Prince and Princess, Ben Nicholson, 1932
 
Painted on a scrap piece of wood, objects like a playing card are just recognisable in this painting, in the middle of random shapes. The heads are portraits of Nicholson and his future wife, Barbara Hepworth.
 
 
 
 
 
On the left: Part of a tea set, Susie Cooper, 1932.
 
On the right: Tea for Two Set, Clarice Cliff, 1930.
 
 
 
 
 
A closer look at the Clarice Cliff tea cups
 
 
 
 
 
and the Susie Cooper teapot on the left and the Clarice Cliff on the right
 
 
 
 
 
Susie Cooper tea cups
 
 
 
 
 
 
 
 
 
Fishing Nets, St Ives 
 
Fishing Nets, St Ives, Jack Coburn Witherop, 1939
 
 

 
 
 Amity, Bernard Fleetwood-Walker
 
Two teenage friends enjoying a summer picnic. The country setting suggests the innocence of youth. The sleek lines and flat areas of colour show how some artists interpreted the Art Deco style.
 
 

 
 
 
 
Landscape of the Moon's Last Phase, Paul Nash, 1944
 
This is a view of Wittenham Clumps, two round hills near Oxford. There is a strange sense of space in the picture. Nash used binoculars to look at the hills from his friend's garden and this made them appear much closer than they really were. Nash called his fascination for this view of the hills 'his appetite for monstrous moons'. 
 
 
 
Under the Hammer, Robert Bevan, 1914 
 
Like Gauguin and the Post-Impressionist painters that he admired, Bevan used flat blocks of solid colour and strong outlines in his paintings.
 
 
 
 
A rural view with cottages in the background 
 
White Houses, Ville d'Avray, George Seurat, 1882-83
 
The simplified shapes in this painting are contrasted with complex colours. The bush on the right is painted in varying tones of green with flecks of red, blue and orange. These complementary colours when put together, create a more vivid optical effect.
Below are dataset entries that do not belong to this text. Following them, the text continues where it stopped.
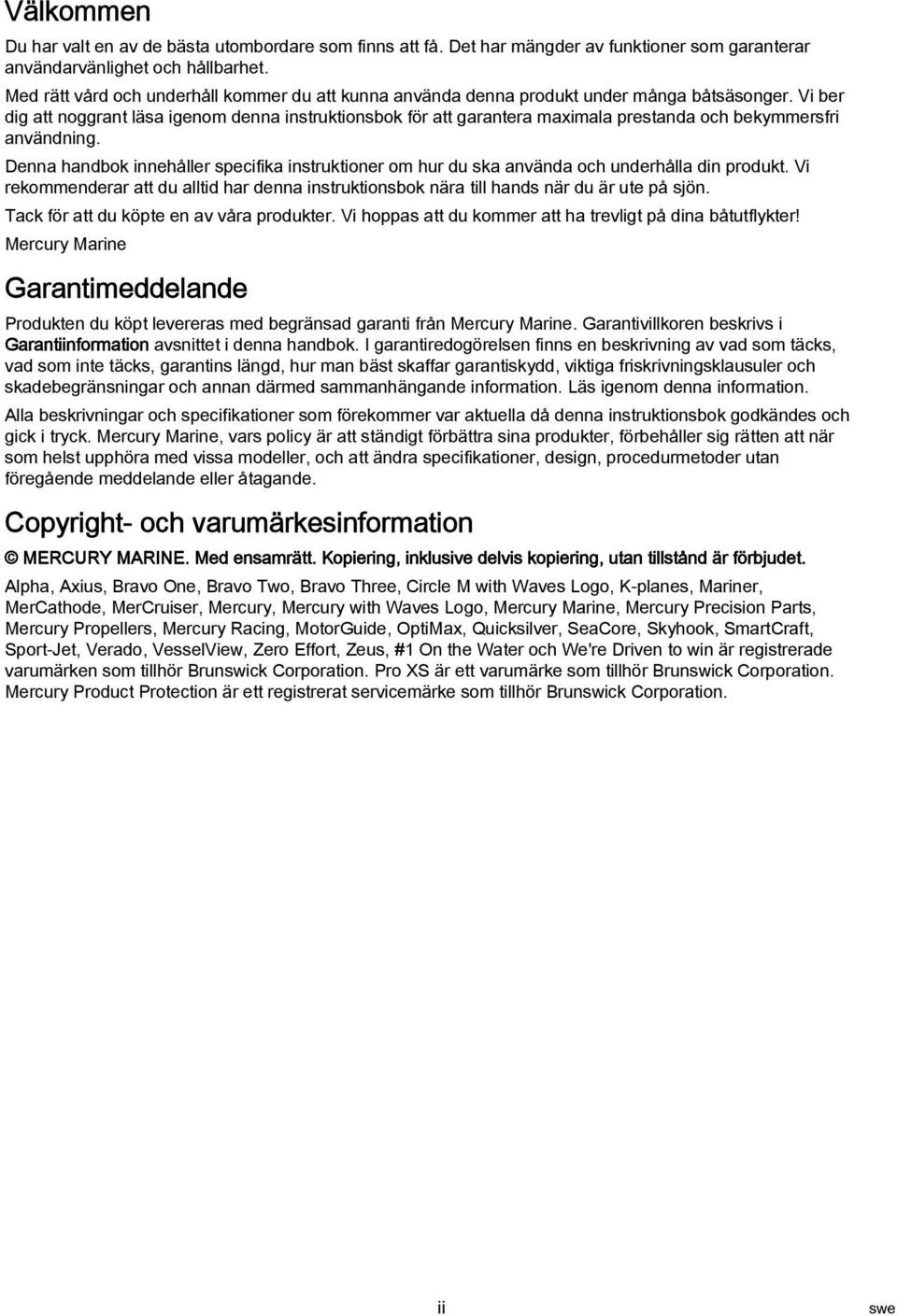 Välkommen

Du har valt en av de bästa utombordare som finns att få. Det har mängder av funktioner som garanterar användarvänlighet och hållbarhet.

Med rätt vård och underhåll kommer du att kunna använda denna produkt under många båtsäsonger. Vi ber dig att noggrant läsa igenom denna instruktionsbok för att garantera maximala prestanda och bekymmersfri användning.

Denna handbok innehåller specifika instruktioner om hur du ska använda och underhålla din produkt. Vi rekommenderar att du alltid har denna instruktionsbok nära till hands när du är ute på sjön.

Tack för att du köpte en av våra produkter. Vi hoppas att du kommer att ha trevligt på dina båtutflykter!

Mercury Marine

Garantimeddelande

Produkten du köpt levereras med begränsad garanti från Mercury Marine. Garantivillkoren beskrivs i Garantiinformation avsnittet i denna handbok. I garantiredogörelsen finns en beskrivning av vad som täcks, vad som inte täcks, garantins längd, hur man bäst skaffar garantiskydd, viktiga friskrivningsklausuler och skadebegränsningar och annan därmed sammanhängande information. Läs igenom denna information.

Alla beskrivningar och specifikationer som förekommer var aktuella då denna instruktionsbok godkändes och gick i tryck. Mercury Marine, vars policy är att ständigt förbättra sina produkter, förbehåller sig rätten att när som helst upphöra med vissa modeller, och att ändra specifikationer, design, procedurmetoder utan föregående meddelande eller åtagande.

Copyright- och varumärkesinformation

© MERCURY MARINE. Med ensamrätt. Kopiering, inklusive delvis kopiering, utan tillstånd är förbjudet.

Alpha, Axius, Bravo One, Bravo Two, Bravo Three, Circle M with Waves Logo, K-planes, Mariner, MerCathode, MerCruiser, Mercury, Mercury with Waves Logo, Mercury Marine, Mercury Precision Parts, Mercury Propellers, Mercury Racing, MotorGuide, OptiMax, Quicksilver, SeaCore, Skyhook, SmartCraft, Sport-Jet, Verado, VesselView, Zero Effort, Zeus, #1 On the Water och We're Driven to win är registrerade varumärken som tillhör Brunswick Corporation. Pro XS är ett varumärke som tillhör Brunswick Corporation. Mercury Product Protection är ett registrerat servicemärke som tillhör Brunswick Corporation.

ii

swe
Seurat developed this 'divisionist' method more scientifically, applying it rigidly and on a larger scale. He used dots of pure colour and created the 'pointilliste' style for which he became famous.
 
 
 
 
Nightfall, Luxor, c.1910 (oil on canvas) 
 
Nightfall, Luxor, David Young Cameron, 1910 
 
The silhouette makes a dramatic landscape. The small figure in the centre highlights the vastness of the night sky.
 
 
 
File:Elizabeth Adela Forbes - Blackberry Gathering 1912.jpg
 
Blackberry Gathering, Elizabeth Forbes, 1912
 
Forbes painted local subjects full of light and atmosphere. This was her last picture as she painted it while she was dying of cancer. It is a good example of her loose brush-work.
 
 
 
 
 
Interior at Paddington, Lucien Freud, 1950-51 
 
The setting is Freud's London studio. The man is his friend Harry Diamond, a Cockney photographer. Freud uses a realistic style but the sense of isolation and the spiky plant create an uneasy atmosphere. The painting took six months, Diamond posing for it almost daily. He complained that Freud made his legs too short. Freud said they were too short.

 
 
 
 The Waterloo Dock, Liverpool, Laurence Stephen Lowry, 1962.